At the end of March I finally got all of my gear. The difference was amazing. I could fall and it didn't hurt! It's not perfect but I could fall on my knees and not really feel it. I decided to buy 187 knee pads which have a lot of padding on them. To quote one derby lady I know, it's like "falling on baby Jesus kittens." In a way, it's pretty much like that. It also gave me more confidence. I was willing to push harder and found that I was much more likely to fall forward than I had been.

Monday was a brutally hot day. A large group of us showed up for the NSRG clinic. I don't know if it was just one of those days or if the hot weather had anything to do with it but I didn't seem to be able to do anything properly, even falling. I had a couple of "good" falls (forward, on my knees, pulling myself in) but then I just started to fall. I actually had to adjust my knee pads as I fell hard enough to knock it off center. I fell when people passed me, when I tried to work on crossovers and once I think I just fell while standing still. The place that the clinics are held is outdoors. This is not as nice of a surface to fall on and I'm even more grateful that I got the 187's with their extra big padding. The ground doesn't give as much as the skating floors. I left Monday feeling rather sore from all the falling, even with my "Baby Jesus Kittens" knee pads. I went home and iced my knee.

Today I still managed to fall (knee taps are harder than they appear; I need to work on control and not just let myself fall to my knee) but they were better falls. I feel once on my backside but it didn't feel as bad as the multiple times I did that on Monday. The really encouraging thing is not only do people check with you to see if you're alright (which makes me a little embarrassed especially when it's something really stupid that caused me to fall) but they also tell you that you're trying.

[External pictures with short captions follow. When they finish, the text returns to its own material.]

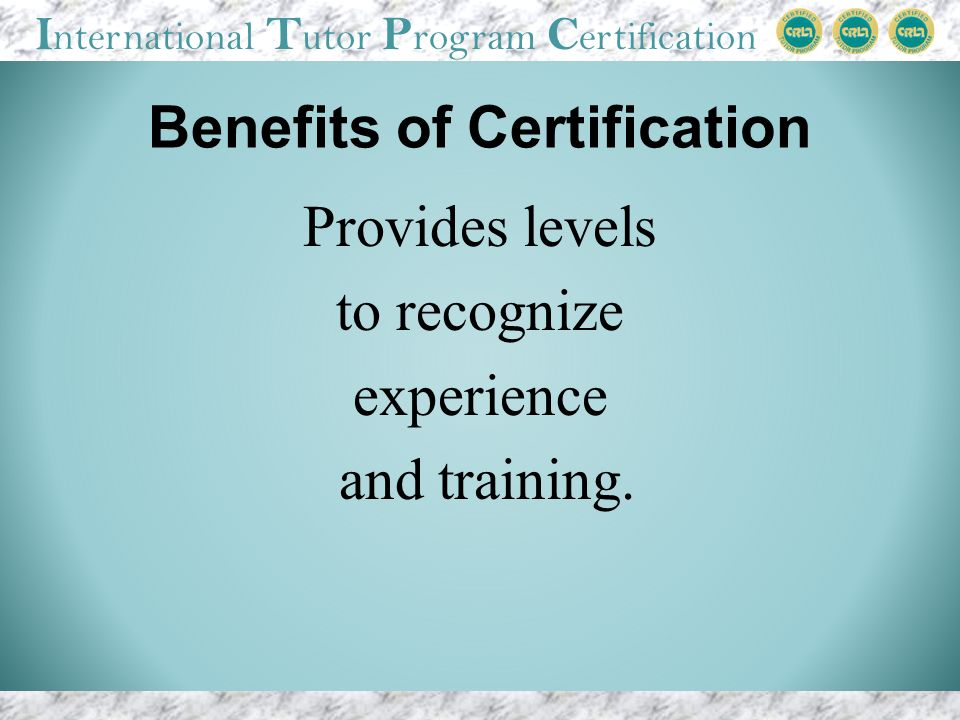 I nternational T utor P rogram C ertification Benefits of Certification Provides levels to recognize experience and training.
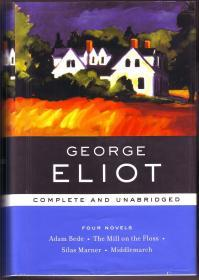 英文原版 乔治·艾略特4本小说合集 George Eliot: Four Novels, Complete and Unabridged: Adam Bede, The Mill on the Floss, Silas Marner, Middlemarch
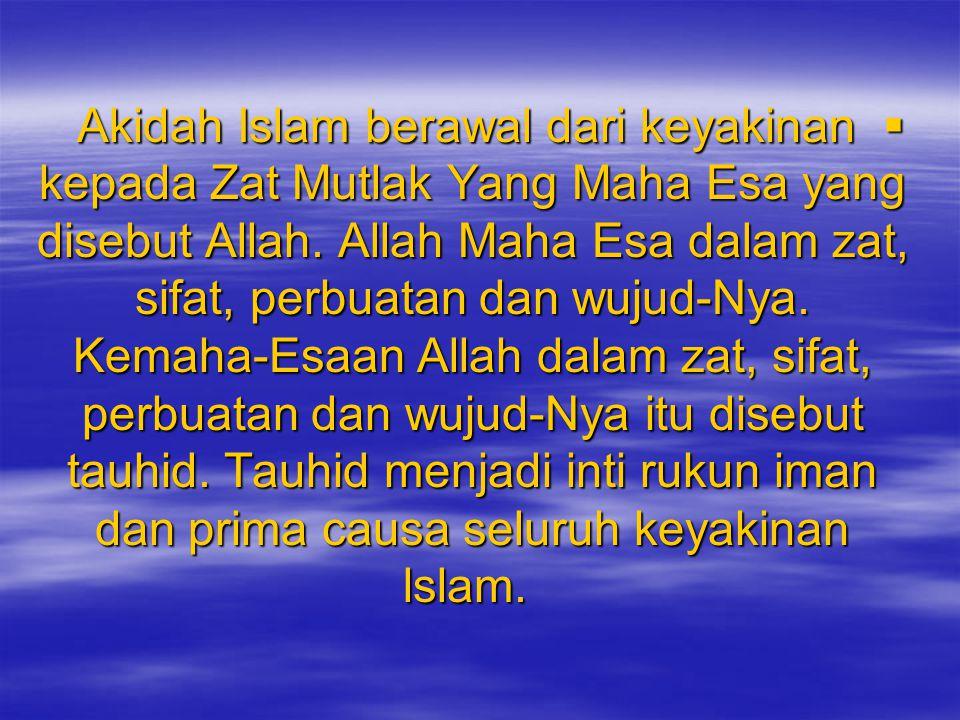 Akidah Islam berawal dari keyakinan kepada Zat Mutlak Yang Maha Esa yang disebut Allah.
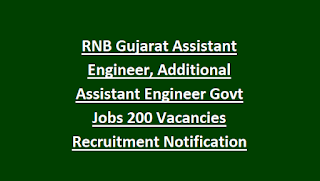 RNB Gujarat Assistant Engineer, Additional Assistant Engineer Govt Jobs 200 Vacancies Recruitment Notification 2018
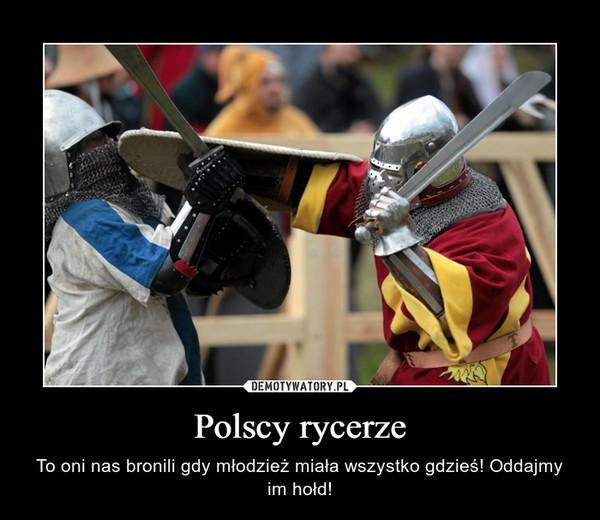 Polscy rycerze – To oni nas bronili gdy młodzież miała wszystko gdzieś! Oddajmy im hołd!
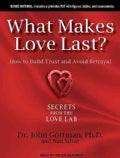 What Makes Love Last?: How to Build Trust and Avoid Betrayal (CD-Audio)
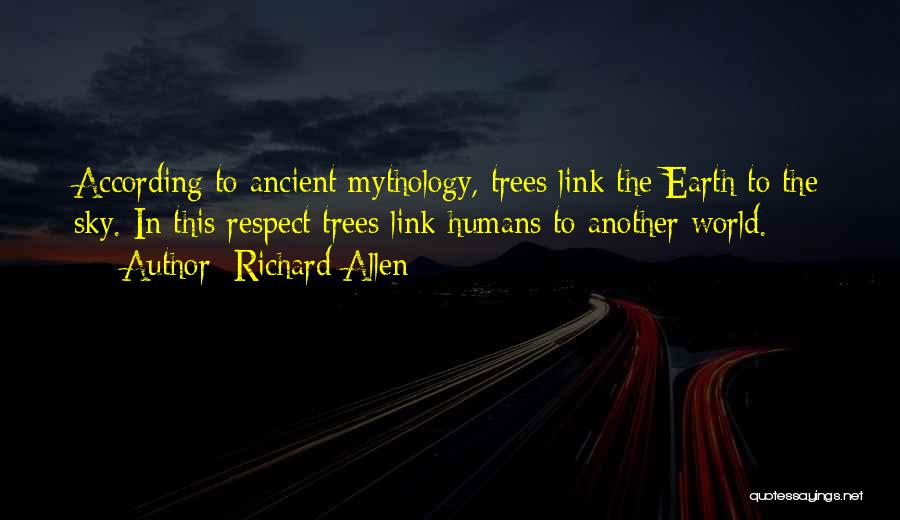 Sky Tree Quotes By Richard Allen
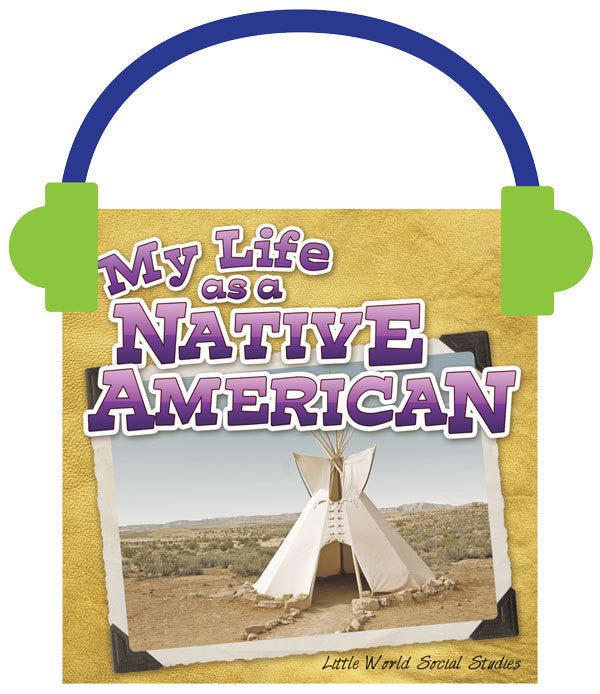 2013 - My Life as a Native American (Audio File)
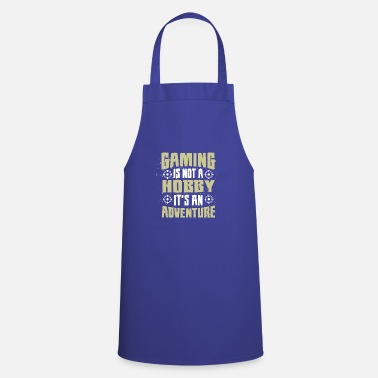 Gaming is not a Hobby, Its an Adventure - Apron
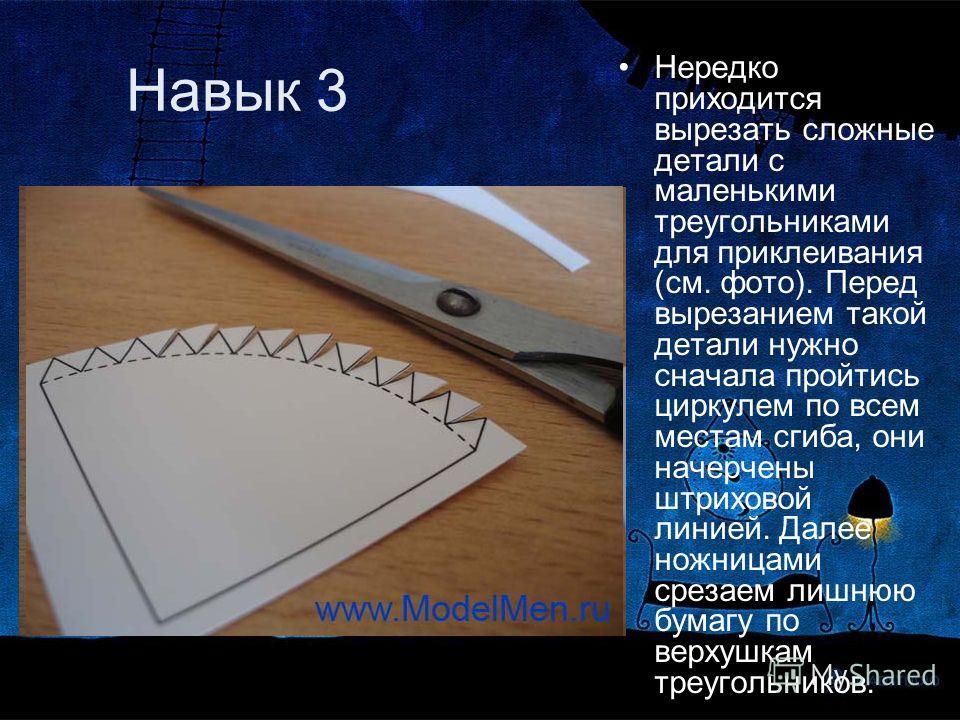 Навык 3 Нередко приходится вырезать сложные детали с маленькими треугольниками для приклеивания (см. фото). Перед вырезанием такой детали нужно сначала пройтись циркулем по всем местам сгиба, они начерчены штриховой линией. Далее ножницами срезаем ли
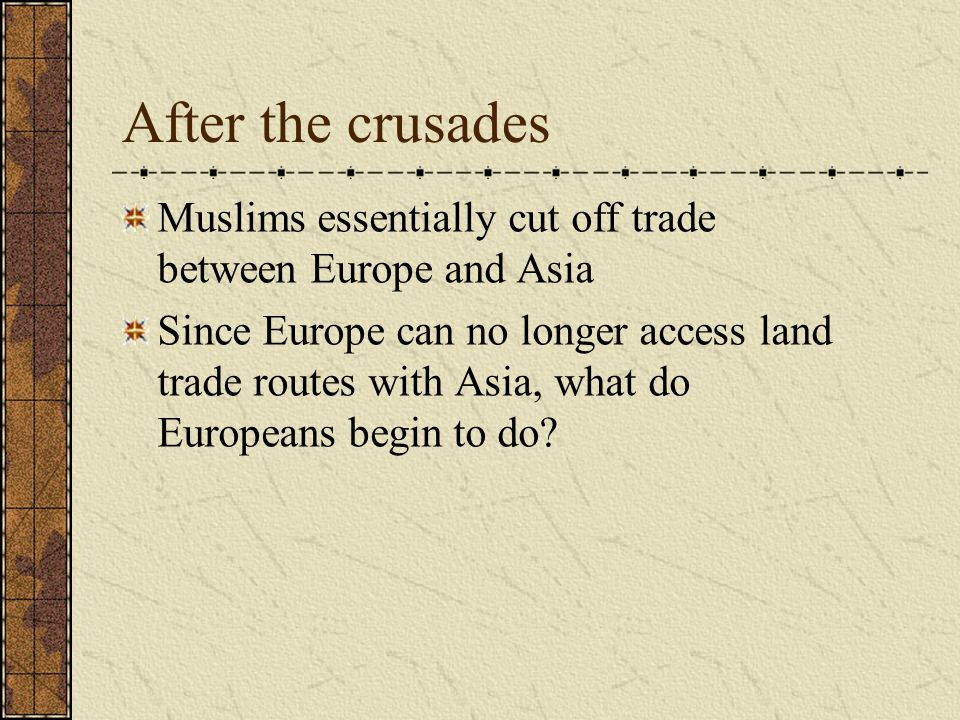 After the crusades Muslims essentially cut off trade between Europe and Asia Since Europe can no longer access land trade routes with Asia, what do Eu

Sometimes falling means you're not balanced right or you're spending too much time looking at your feet. Sometimes it's just a sign that it's an off day. The times that I like falling are when it's because I'm pushing myself. I'm working on a new skill or trying harder to master one that I've been introduced to. This sort of falling is almost encouraged because it means you are trying. It's not the reckless showing off that some members of society like to do (I'm currently reminded of a group of young men who tried to out do each other on rental skates at one of the local rinks).

It'll be interesting to see what it's like to fall because someone got a good check on me...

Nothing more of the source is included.